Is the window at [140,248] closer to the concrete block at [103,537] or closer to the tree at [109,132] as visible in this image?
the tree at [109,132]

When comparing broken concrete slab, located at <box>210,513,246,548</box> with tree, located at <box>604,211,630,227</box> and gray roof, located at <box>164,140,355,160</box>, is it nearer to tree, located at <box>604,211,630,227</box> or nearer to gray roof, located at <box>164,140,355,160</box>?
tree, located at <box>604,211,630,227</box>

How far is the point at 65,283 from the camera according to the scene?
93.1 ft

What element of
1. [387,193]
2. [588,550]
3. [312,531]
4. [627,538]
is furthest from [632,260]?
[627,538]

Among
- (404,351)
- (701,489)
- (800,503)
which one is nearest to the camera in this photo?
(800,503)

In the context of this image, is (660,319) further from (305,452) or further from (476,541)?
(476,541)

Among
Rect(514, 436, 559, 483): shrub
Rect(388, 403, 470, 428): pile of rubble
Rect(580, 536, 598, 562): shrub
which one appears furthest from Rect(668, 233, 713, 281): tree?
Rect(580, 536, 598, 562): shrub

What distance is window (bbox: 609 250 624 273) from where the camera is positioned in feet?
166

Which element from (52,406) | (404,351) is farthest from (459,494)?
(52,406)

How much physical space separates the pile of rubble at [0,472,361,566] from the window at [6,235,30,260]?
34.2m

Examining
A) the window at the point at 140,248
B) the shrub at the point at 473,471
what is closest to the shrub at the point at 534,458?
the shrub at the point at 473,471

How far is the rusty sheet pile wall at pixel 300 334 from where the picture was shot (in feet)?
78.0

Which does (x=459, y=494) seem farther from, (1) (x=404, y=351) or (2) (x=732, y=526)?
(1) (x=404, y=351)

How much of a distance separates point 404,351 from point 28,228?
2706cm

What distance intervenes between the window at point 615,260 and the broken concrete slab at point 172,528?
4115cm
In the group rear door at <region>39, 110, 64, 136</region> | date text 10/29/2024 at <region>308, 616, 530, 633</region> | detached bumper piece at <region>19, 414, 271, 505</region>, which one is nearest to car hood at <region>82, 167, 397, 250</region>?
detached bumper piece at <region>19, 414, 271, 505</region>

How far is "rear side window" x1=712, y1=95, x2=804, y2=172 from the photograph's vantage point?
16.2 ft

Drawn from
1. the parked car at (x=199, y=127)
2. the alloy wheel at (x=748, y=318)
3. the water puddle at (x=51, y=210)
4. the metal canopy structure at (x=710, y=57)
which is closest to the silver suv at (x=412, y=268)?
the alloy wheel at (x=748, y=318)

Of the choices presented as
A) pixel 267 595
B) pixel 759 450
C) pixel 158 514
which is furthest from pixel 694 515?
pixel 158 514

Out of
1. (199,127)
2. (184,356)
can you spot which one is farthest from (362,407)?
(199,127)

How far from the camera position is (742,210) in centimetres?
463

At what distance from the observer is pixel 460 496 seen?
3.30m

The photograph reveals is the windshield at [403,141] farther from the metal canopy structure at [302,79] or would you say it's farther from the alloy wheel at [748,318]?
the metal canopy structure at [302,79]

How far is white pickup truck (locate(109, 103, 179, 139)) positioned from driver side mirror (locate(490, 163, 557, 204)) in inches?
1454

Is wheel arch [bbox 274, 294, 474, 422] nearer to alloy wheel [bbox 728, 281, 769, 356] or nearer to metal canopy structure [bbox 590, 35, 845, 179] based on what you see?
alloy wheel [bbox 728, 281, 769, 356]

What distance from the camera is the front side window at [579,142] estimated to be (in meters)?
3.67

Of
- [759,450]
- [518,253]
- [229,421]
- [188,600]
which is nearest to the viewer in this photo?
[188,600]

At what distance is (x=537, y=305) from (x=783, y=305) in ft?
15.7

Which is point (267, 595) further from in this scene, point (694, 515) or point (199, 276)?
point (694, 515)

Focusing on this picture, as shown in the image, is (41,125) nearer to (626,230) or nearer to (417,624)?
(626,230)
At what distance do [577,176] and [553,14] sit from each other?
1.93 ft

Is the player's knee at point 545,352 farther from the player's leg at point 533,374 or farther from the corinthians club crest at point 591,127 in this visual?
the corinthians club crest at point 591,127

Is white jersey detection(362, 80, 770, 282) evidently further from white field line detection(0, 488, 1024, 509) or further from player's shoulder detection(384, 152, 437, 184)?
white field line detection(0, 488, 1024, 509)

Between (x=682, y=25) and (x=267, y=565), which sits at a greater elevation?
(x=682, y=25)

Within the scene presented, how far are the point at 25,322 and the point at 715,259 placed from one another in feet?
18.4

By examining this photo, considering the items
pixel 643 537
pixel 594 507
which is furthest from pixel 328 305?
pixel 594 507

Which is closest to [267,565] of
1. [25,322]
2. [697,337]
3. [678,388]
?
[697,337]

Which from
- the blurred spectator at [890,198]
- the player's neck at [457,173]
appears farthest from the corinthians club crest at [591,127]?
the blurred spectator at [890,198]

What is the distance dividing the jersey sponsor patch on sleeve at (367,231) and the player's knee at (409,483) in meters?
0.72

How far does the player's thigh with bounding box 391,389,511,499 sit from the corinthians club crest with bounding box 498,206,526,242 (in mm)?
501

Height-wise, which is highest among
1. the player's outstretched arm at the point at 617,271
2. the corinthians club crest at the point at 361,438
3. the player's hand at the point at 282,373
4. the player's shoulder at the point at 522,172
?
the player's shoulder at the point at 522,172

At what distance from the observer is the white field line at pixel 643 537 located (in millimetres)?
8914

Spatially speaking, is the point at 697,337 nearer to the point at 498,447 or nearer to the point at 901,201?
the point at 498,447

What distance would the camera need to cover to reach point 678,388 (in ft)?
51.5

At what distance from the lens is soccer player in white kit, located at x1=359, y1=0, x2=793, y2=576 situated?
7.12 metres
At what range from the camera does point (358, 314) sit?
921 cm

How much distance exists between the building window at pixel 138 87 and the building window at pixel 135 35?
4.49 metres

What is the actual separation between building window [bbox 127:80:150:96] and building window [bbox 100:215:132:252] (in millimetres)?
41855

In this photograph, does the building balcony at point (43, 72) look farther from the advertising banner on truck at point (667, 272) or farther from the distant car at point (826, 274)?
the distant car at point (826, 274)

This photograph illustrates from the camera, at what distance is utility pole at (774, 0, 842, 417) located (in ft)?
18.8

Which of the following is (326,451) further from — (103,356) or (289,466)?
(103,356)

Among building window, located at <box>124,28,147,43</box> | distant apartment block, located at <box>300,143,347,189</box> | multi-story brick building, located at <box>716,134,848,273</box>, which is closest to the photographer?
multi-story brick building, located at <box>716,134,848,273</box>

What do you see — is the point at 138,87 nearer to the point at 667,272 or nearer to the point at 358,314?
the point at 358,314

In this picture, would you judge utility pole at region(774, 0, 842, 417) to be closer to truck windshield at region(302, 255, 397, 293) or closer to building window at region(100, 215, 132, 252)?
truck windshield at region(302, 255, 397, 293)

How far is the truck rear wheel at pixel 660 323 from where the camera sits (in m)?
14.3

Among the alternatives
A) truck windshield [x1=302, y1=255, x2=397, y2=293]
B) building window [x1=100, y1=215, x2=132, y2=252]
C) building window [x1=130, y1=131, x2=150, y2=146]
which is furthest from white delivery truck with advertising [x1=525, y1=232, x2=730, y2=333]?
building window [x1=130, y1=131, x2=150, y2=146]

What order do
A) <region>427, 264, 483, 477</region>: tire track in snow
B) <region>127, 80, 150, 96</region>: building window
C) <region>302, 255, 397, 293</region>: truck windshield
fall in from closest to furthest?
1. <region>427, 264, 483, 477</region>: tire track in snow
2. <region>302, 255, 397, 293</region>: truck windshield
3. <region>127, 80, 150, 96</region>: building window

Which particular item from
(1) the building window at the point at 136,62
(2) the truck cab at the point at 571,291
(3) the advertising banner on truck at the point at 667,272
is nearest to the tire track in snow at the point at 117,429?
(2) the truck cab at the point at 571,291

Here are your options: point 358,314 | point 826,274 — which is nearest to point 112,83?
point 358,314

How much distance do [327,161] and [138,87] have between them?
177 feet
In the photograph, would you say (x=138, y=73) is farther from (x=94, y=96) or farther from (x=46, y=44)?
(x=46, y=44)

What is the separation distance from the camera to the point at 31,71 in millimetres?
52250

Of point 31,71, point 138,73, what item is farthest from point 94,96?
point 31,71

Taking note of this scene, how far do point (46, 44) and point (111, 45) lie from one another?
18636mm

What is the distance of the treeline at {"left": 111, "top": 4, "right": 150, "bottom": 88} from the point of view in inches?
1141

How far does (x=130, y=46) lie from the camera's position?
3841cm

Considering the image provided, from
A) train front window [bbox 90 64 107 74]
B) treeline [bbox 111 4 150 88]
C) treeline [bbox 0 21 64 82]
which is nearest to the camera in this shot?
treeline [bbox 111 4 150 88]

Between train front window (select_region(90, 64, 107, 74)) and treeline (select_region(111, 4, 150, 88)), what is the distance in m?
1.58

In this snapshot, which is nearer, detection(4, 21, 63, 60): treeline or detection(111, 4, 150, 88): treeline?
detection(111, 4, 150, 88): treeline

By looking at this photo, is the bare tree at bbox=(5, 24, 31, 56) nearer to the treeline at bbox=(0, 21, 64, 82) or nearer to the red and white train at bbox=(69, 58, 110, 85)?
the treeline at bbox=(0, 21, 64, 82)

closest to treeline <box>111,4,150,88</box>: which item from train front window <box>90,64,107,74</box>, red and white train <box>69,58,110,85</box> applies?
════
# Challenge
Begin with the line that contains "Between train front" and end with the last line of the records; set down every line in that span exactly, and nothing else.

# The response
Between train front window (select_region(90, 64, 107, 74)) and treeline (select_region(111, 4, 150, 88)), what is the distance in m?
1.58

In this snapshot, which is nearer, detection(4, 21, 63, 60): treeline or detection(111, 4, 150, 88): treeline?
detection(111, 4, 150, 88): treeline

By looking at this photo, is the bare tree at bbox=(5, 24, 31, 56) nearer to the treeline at bbox=(0, 21, 64, 82) or nearer to the red and white train at bbox=(69, 58, 110, 85)?
the treeline at bbox=(0, 21, 64, 82)

closest to treeline <box>111,4,150,88</box>: which item from train front window <box>90,64,107,74</box>, red and white train <box>69,58,110,85</box> applies?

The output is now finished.